(Objective) Print the data that follows exactly.

(Input records)
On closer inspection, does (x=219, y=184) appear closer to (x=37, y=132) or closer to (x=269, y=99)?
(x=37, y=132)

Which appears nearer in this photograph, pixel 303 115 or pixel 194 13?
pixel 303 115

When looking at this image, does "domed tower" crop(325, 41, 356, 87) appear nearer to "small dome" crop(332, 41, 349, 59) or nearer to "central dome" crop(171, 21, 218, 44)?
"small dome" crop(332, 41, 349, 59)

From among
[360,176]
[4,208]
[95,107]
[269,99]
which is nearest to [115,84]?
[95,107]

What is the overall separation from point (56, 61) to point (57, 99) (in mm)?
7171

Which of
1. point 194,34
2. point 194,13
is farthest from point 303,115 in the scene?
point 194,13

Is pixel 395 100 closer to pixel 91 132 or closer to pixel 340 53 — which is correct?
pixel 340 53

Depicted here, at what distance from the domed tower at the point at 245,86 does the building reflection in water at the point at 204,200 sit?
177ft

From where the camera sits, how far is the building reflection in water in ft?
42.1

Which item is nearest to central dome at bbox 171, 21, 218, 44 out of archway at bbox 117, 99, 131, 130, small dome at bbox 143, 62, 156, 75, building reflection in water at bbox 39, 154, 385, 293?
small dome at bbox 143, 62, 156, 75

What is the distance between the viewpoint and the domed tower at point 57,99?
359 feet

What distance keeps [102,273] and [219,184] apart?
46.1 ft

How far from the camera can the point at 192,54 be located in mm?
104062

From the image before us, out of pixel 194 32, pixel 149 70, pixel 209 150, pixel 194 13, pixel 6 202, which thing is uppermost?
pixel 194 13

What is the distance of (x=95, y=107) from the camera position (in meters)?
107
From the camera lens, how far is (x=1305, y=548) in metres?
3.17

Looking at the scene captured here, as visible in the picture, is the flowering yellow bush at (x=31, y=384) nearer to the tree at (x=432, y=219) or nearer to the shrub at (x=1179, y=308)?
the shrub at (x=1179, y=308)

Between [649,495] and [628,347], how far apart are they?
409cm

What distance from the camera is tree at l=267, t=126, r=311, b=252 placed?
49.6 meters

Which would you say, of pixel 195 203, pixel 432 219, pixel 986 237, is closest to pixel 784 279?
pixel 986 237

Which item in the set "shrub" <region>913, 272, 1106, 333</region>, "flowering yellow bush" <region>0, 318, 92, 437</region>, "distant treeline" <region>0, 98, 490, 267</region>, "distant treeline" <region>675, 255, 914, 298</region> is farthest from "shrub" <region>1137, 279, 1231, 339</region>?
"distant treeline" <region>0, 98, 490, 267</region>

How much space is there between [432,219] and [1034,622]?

(Complete answer)
On closer inspection, does (x=219, y=184) appear closer to (x=37, y=132) or closer to (x=269, y=99)?
(x=37, y=132)

Which appears nearer in this photograph, pixel 303 115 or pixel 194 13?
pixel 303 115

When looking at this image, does "domed tower" crop(325, 41, 356, 87) appear nearer to "small dome" crop(332, 41, 349, 59) or nearer to "central dome" crop(171, 21, 218, 44)?
"small dome" crop(332, 41, 349, 59)

From among
[360,176]
[4,208]
[95,107]
[269,99]
which is nearest to [115,84]?
[95,107]

What is the overall separation from point (56, 61) to point (57, 99) (in mm)?
7171

Which of
1. point 194,34
2. point 194,13
is farthest from point 303,115 in the scene?
point 194,13

Is pixel 395 100 closer to pixel 91 132 or closer to pixel 340 53 — which is correct?
pixel 340 53

Depicted here, at what distance from the domed tower at the point at 245,86 does the building reflection in water at the point at 204,200 sit?
177ft

From where the camera sits, how far is the building reflection in water in ft?
42.1

Which item is nearest to central dome at bbox 171, 21, 218, 44 out of archway at bbox 117, 99, 131, 130, small dome at bbox 143, 62, 156, 75, building reflection in water at bbox 39, 154, 385, 293?
small dome at bbox 143, 62, 156, 75

What is the distance between the viewpoint and the domed tower at point 57,99?
359 feet

What distance keeps [102,273] and [219,184] apart?
46.1 ft

How far from the camera can the point at 192,54 be located in mm?
104062

From the image before us, out of pixel 194 32, pixel 149 70, pixel 209 150, pixel 194 13, pixel 6 202, which thing is uppermost?
pixel 194 13

What is the distance of (x=95, y=107) from the camera position (in meters)?
107
From the camera lens, how far is (x=1305, y=548) in metres?
3.17

Looking at the scene captured here, as visible in the picture, is the flowering yellow bush at (x=31, y=384) nearer to the tree at (x=432, y=219) or nearer to the shrub at (x=1179, y=308)?
the shrub at (x=1179, y=308)

Between [649,495] and [628,347], how far apart are they?
409cm

What distance from the camera is tree at l=267, t=126, r=311, b=252 placed?
49.6 meters

Which would you say, of pixel 195 203, pixel 432 219, pixel 986 237, is closest to pixel 784 279?
pixel 986 237

Which item in the set "shrub" <region>913, 272, 1106, 333</region>, "flowering yellow bush" <region>0, 318, 92, 437</region>, "distant treeline" <region>0, 98, 490, 267</region>, "distant treeline" <region>675, 255, 914, 298</region> is farthest from "shrub" <region>1137, 279, 1231, 339</region>?
"distant treeline" <region>0, 98, 490, 267</region>

How much space is there between [432,219] and [1034,622]?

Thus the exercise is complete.